[Study text]
'''
Figure 6c indicates that increasing the reinforcement ratio can reduce the damage of the column from severe damage to slightly damaged when PGA = 0.2 g, and the columns generally do not collapse. Besides, increasing the reinforcement ratio is possible to reduce the damage index when PGA = 0.3 g, and the column may collapse due to the impact of aftershocks when PGA = 0.4 g and ρ = 3.0%. Figure 6d shows that increasing the reinforcement ratio can reduce the damage of the column from severe damage to medium damage and avoid further deterioration when PGA = 0.2 g. Besides, the column with smaller reinforcement ratio can collapse due to the effect of aftershock, and increasing the reinforcement ratio is probable to prevent the bridge from collapsing when PGA = 0.3 g. Furthermore, it is probable that the columns collapse when PGA = 0.4 g. The collapse of the column is likely to be avoided by adjusting the axial compression ratio. Therefore, the appropriate axial compression ratio and reinforcement ratio should be selected for the high earthquake area. The effect of aftershock should be considered in varying degrees.

In order to study the effect of aftershock, the above Formula (2) is used to quantitatively analyze the additional damage caused by aftershock. For the convenience of statistics, the growth rate of the damage of the column caused by aftershock is calculated separately. The maximum damage rate of columns with different reinforcement ratios is regarded as the damage of a certain axial compression ratio. The results are shown in

Table 4. Maximum damage growth rate (%).

	Axial Load Ratio
PGA (g)	0.05	0.10	0.15	0.20
0.10	6.24	2.87	3.88	3.49
0.15	6.01	5.19	4.73	5.41
0.20	6.46	7.85	7.36	7.84
0.25	10.41	9.42	8.77	8.79
0.30	12.74	10.16	8.41	6.55
0.35	12.09	9.69	8.40	5.65
0.40	11.76	8.42	5.45	4.35

.
'''
[Study questions]
1) Do these statements agree with the aftershock damage text? Answer yes or no for each, and quote the words of the text that decide it. (a) According to Figure 6c, at PGA = 0.2 g the columns generally do not collapse. (b) According to Figure 6d, at PGA = 0.2 g increasing the reinforcement ratio lowers the column damage from severe to slightly damaged. (c) The effect of aftershock should be considered to the same degree everywhere.
2) Which PGA values appear as rows in Table 4 of the aftershock damage text? List all of them.
3) In the aftershock damage text, what is regarded as the damage of a certain axial compression ratio?

[Given data]
'''
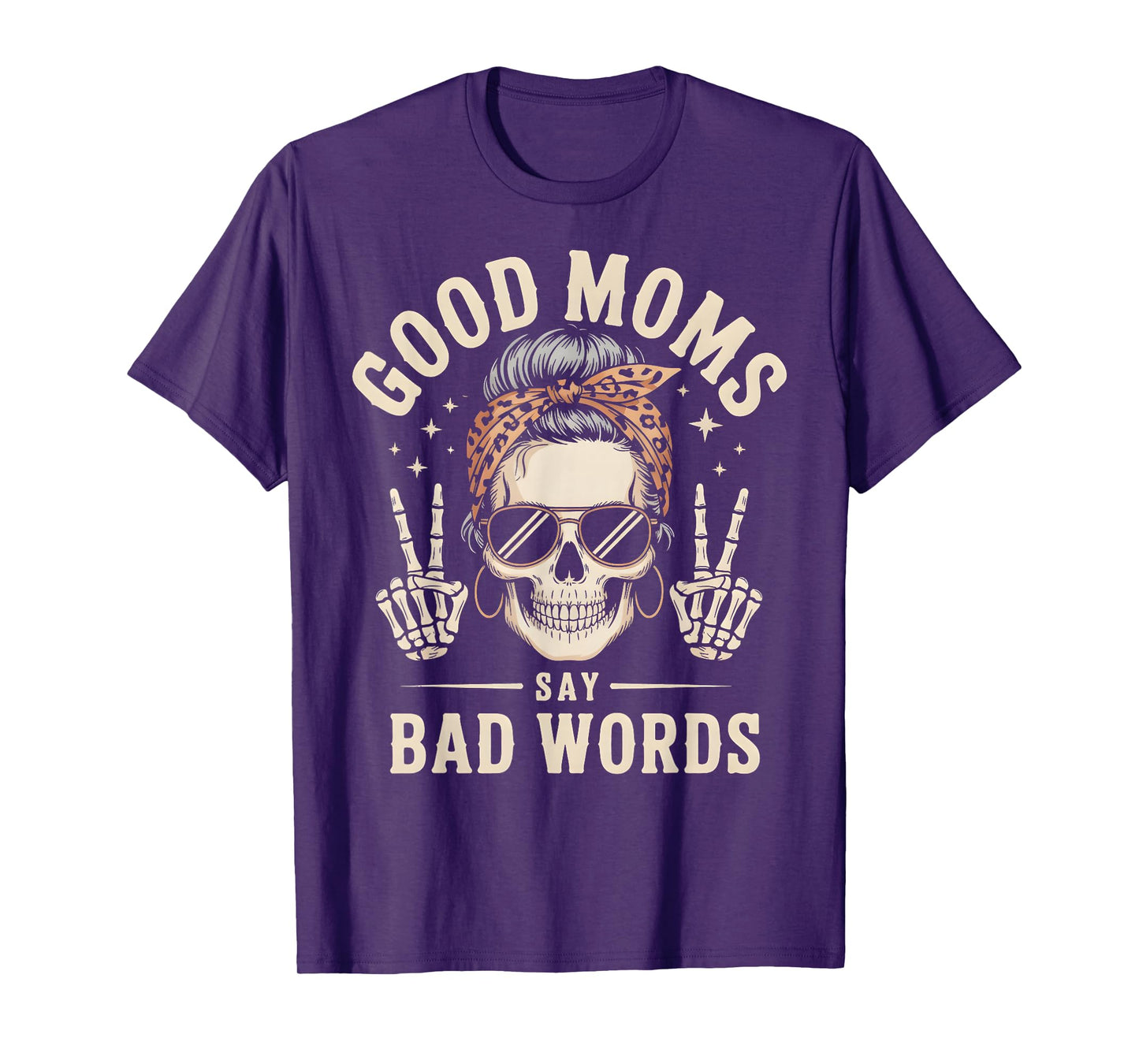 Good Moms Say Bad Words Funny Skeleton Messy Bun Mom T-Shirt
'''
'''
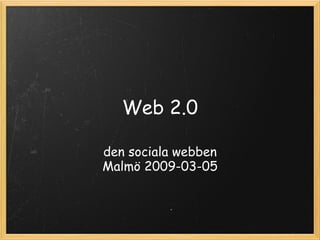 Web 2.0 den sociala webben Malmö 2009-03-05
'''
[Per-task answers]
1)
(a) Yes: "the columns generally do not collapse."
(b) No: "reduce the damage of the column from severe damage to medium damage."
(c) No: "The effect of aftershock should be considered in varying degrees."

2) 0.10 g, 0.15 g, 0.20 g, 0.25 g, 0.30 g, 0.35 g, 0.40 g

3) The maximum damage rate of columns with different reinforcement ratios.